This is the reality in Gaza: Death can come from the lack of food, or death can come from trying to find food.

Tuesday’s airstrike near the soup kitchen in Mashrou’ Beit Lehia was a part of a broader Israeli military a campaign launched last Sunday known as “Operation Gideon’s Chariots.” It involves intense bombardment in the north intended to push Palestinians further south, eventually concentrating Gaza’s population of about 2.1 million people into what Israeli Prime Minister Benjamin Netanyahu called a “sterile zone,” completely controlled by the Israeli military. The Israeli government has also used the term – “sterile zone” – in the occupied West Bank to refer to areas that isolate Palestinians while giving access to Israeli settlers. The zone would be the only place in the strip where Palestinians could receive food and aid supplies.
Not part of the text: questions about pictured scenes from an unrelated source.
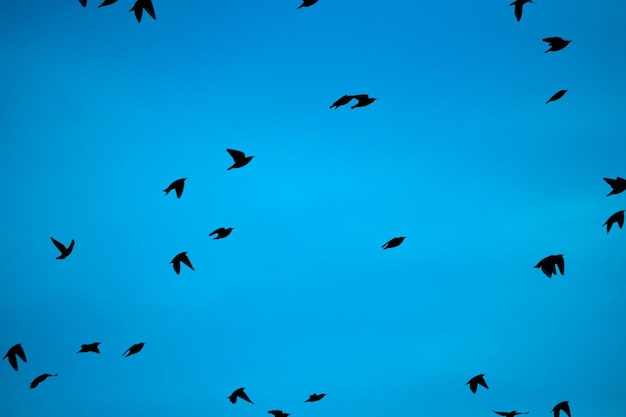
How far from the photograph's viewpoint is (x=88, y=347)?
17.0 metres

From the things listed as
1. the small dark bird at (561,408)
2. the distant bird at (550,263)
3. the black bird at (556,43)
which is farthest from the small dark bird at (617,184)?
the small dark bird at (561,408)

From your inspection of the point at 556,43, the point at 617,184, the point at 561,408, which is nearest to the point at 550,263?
the point at 617,184

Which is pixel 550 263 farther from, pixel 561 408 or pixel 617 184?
pixel 561 408

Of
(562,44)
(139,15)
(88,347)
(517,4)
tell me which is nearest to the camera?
(139,15)

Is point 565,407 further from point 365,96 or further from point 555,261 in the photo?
point 365,96

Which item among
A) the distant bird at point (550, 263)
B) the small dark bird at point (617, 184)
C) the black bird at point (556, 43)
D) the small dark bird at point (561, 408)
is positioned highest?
the black bird at point (556, 43)

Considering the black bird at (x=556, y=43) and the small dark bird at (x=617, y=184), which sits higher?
the black bird at (x=556, y=43)

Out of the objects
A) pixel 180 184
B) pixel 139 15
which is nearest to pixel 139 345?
pixel 180 184

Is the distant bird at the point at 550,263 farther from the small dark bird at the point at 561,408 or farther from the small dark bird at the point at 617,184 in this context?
the small dark bird at the point at 561,408

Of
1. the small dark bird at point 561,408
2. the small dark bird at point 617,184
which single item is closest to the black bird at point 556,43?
the small dark bird at point 617,184

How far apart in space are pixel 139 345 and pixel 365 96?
9238 mm

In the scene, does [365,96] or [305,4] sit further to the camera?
[365,96]

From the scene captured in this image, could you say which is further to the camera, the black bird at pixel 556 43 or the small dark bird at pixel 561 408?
the small dark bird at pixel 561 408

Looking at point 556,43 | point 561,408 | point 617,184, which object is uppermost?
point 556,43
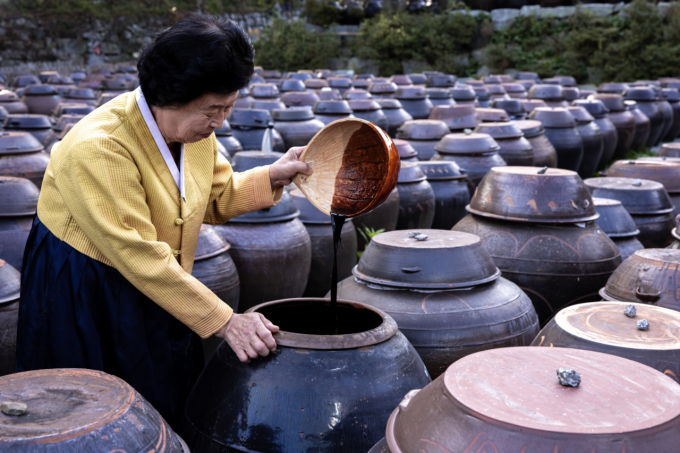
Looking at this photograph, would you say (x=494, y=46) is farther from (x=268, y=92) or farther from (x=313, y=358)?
(x=313, y=358)

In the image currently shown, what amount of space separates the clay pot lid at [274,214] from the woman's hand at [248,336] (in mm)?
2201

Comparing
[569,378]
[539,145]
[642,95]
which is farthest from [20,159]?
[642,95]

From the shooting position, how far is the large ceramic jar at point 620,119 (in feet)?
37.0

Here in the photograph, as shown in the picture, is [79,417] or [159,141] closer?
[79,417]

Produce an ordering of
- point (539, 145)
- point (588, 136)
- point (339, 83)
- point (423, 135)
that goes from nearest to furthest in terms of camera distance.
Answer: point (423, 135), point (539, 145), point (588, 136), point (339, 83)

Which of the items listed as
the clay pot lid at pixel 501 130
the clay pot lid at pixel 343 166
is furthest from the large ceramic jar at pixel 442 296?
the clay pot lid at pixel 501 130

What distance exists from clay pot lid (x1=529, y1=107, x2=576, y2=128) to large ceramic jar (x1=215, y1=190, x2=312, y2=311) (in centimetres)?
542

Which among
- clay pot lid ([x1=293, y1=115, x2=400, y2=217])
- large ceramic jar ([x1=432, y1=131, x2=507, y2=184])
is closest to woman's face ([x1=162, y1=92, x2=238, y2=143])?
clay pot lid ([x1=293, y1=115, x2=400, y2=217])

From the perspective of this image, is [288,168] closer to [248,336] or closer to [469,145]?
[248,336]

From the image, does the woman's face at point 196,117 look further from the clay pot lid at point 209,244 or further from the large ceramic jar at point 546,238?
the large ceramic jar at point 546,238

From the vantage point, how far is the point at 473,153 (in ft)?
20.8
Aid would be funneled into four distribution sites, with three in southern Gaza run by a new Swiss-based nonprofit and two U.S.-based security firms.

Both Israel and the U.S. claim the aid plan is meant to keep supplies from getting in the hands of Hamas, which they accuse of stealing goods and enriching themselves in the black market, an allegation denied by both Hamas and aid groups.

Earlier this month at a Jewish settler conference, Israeli Finance Minister Bezalel Smotritch, a member of Netanyahu’s far-right cabinet who has long called for the establishment of Jewish settlements in Gaza, previewed the plan to push Palestinians to the south, referring to southern Gaza as “a humanitarian zone” along its border with Egypt. From the south, he said according to translations from Hebrew, Palestinians “will start to leave in great numbers to third countries” due to poor living conditions.

The southern Gaza area where Israel intends to push Palestinians has been under Israeli occupation since late March, when its military forced civilians out of the area’s largest city, Rafah. Though much of Rafah already lay in ruins from previous bombing campaigns, the Israeli military has been destroying what few structures remain. During its occupation, Israel established the Morag Corridor – a new road named for a former Israeli settlement in Gaza – that cuts off southern Gaza from the rest of the strip. While Netanyahu has said the security corridor is intended to root out Hamas militants, officials have also been vocal about their intent to erase Palestinian civilians.

“They will be totally despairing,” Smotritch said of Palestinians during the pro-settler conference, “understanding that there is no hope and nothing to look for in Gaza, and will be looking for relocation to begin a new life in other places.”